START Given text

Cris’ Image Analysis Blog

theory, methods, algorithms, applications

DIPlib 3.4.0 released

Yesterday we released DIPlib version 3.4.0. The change log is quite extensive. The improved median filter I discussed in my previous blog post is in this release, as well as a much faster built-in FFT implementation (used when not linking against FFTW), a bunch of new functionality including various iterative deconvolution algorithms, and some bug fixes.

New function forms in Python bindings

DIPib has always had two signatures for each function, one where the output image is passed as an input argument to be modified, one that returns the output image. For example, the dip::Gauss function can be called in these two ways:

dip::Image out;
dip::Gauss(img, out, {3}, {0}, "FIR");

dip::Image out = dip::Gauss(img, {3}, {0}, "FIR");

(I’m purposefully specifying more parameters here than necessary, bear with me.)

When I first created the Python bindings, PyDIP, I only created bindings for the second form, with the output image as return value. It is the more user-friendly form, and I might have been subconsciously imitating the MATLAB syntax of DIPimage. In this latest release, we’re adding bindings for the other form as well.

END Given text
START Extracted records

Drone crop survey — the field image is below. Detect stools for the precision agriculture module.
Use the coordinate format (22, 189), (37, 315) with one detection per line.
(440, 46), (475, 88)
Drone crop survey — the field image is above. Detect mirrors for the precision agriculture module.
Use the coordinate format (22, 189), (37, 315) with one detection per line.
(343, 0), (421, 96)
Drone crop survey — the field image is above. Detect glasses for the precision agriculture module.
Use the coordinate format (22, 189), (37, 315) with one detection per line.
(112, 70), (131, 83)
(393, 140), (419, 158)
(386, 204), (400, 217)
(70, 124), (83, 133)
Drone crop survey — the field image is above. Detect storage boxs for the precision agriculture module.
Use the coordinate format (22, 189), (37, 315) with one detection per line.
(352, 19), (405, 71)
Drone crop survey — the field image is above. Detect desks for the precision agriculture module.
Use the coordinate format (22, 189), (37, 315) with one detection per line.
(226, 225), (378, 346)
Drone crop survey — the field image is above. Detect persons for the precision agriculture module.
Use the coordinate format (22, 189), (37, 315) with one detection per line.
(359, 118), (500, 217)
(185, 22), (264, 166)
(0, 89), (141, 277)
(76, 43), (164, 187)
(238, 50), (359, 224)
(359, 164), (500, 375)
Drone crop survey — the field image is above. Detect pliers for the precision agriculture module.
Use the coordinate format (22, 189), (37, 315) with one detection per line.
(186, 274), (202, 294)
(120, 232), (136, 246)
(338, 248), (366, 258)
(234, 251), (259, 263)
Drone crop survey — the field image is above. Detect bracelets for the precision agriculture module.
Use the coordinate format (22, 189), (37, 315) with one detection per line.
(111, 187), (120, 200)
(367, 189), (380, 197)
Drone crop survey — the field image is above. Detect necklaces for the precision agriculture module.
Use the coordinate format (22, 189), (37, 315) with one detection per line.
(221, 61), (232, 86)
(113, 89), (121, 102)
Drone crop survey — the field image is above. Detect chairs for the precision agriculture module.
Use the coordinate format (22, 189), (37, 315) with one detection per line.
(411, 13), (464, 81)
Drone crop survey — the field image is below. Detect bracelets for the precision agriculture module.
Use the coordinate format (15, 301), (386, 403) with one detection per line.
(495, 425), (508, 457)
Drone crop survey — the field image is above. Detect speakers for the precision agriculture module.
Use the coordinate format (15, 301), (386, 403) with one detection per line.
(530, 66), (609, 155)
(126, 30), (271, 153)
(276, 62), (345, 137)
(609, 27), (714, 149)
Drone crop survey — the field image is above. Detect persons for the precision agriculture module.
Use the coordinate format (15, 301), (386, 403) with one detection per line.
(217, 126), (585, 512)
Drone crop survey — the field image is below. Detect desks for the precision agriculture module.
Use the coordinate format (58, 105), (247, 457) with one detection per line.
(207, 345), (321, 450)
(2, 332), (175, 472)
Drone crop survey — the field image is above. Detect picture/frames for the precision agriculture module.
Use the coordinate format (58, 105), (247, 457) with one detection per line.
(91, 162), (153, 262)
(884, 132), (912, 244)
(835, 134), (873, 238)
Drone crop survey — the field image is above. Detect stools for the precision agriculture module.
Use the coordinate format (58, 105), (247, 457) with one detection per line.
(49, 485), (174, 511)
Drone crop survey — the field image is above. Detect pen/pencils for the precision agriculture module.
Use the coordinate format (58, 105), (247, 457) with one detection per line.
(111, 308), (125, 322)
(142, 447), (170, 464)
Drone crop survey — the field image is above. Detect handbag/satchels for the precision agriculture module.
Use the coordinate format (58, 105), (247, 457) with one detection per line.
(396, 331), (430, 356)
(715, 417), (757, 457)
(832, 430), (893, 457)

END Extracted records

Questions =>
A) Based on the DIPlib 3.4.0 release post, say whether each statement below agrees with the text. For each, answer yes or no and quote the words from the text that decide it.
(i) The 3.4.0 release includes an improved median filter.
(ii) The faster built-in FFT implementation is used when linking against FFTW.
(iii) The first Python bindings covered only the function form that returns the output image.
B) In the DIPlib 3.4.0 release post, list every argument passed to dip::Gauss in the first of its two example calls, in order.
C) According to the DIPlib 3.4.0 release post, what are the Python bindings called?

Task answers =>
A)
(i) Yes: "The improved median filter I discussed in my previous blog post is in this release"
(ii) No: "used when not linking against FFTW"
(iii) Yes: "I only created bindings for the second form, with the output image as return value."

B) img, out, {3}, {0}, "FIR"

C) PyDIP